--- START Input material ---

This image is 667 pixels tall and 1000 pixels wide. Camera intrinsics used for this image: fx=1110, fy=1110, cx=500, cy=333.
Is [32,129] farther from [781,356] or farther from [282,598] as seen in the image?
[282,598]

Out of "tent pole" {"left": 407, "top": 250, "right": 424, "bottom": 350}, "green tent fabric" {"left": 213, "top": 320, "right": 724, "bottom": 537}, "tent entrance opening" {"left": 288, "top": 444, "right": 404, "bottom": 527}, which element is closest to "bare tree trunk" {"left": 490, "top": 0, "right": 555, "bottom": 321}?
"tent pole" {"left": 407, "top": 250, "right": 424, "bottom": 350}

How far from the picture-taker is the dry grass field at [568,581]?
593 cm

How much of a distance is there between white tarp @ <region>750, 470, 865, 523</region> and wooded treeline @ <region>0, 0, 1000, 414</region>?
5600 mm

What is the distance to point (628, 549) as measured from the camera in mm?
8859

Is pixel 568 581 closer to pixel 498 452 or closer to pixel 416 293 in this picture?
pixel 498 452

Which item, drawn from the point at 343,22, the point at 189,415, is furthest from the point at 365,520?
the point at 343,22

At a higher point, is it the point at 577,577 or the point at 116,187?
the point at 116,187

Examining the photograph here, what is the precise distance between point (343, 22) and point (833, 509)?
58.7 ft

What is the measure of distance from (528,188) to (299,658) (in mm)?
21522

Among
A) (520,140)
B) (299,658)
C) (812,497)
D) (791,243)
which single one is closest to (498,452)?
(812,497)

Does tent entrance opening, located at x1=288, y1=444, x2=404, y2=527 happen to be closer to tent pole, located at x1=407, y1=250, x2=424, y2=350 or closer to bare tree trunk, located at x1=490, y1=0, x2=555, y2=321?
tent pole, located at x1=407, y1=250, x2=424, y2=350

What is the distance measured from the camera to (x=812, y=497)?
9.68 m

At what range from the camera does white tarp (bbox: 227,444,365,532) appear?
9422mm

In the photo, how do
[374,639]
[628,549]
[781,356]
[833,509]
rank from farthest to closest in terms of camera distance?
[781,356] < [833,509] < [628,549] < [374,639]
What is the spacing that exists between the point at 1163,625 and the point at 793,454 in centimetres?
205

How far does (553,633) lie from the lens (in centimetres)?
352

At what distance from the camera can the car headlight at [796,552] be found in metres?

--- END Input material ---

_Directions:_ Swap "white tarp" for "gray tarp" in the records from the line with "At a higher" up to and including the last line of the records, leaving all else unchanged. Give only those lines.

_Response to this task:_
At a higher point, is it the point at 577,577 or the point at 116,187?
the point at 116,187

Examining the photograph here, what is the precise distance between point (343, 22) and point (833, 509)?
58.7 ft

What is the measure of distance from (528,188) to (299,658) (in mm)?
21522

Among
A) (520,140)
B) (299,658)
C) (812,497)
D) (791,243)
which single one is closest to (498,452)?
(812,497)

Does tent entrance opening, located at x1=288, y1=444, x2=404, y2=527 happen to be closer to tent pole, located at x1=407, y1=250, x2=424, y2=350 or closer to bare tree trunk, located at x1=490, y1=0, x2=555, y2=321?
tent pole, located at x1=407, y1=250, x2=424, y2=350

What is the distance measured from the camera to (x=812, y=497)?
9.68 m

At what range from the camera does gray tarp (bbox: 227,444,365,532) appear?
9422mm

In the photo, how do
[374,639]
[628,549]
[781,356]
[833,509]
rank from farthest to closest in terms of camera distance?
[781,356] < [833,509] < [628,549] < [374,639]
What is the spacing that exists between the point at 1163,625 and the point at 793,454 in centimetres?
205

How far does (553,633) lie from the lens (in centimetres)?
352

At what distance from the camera can the car headlight at [796,552] be found in metres?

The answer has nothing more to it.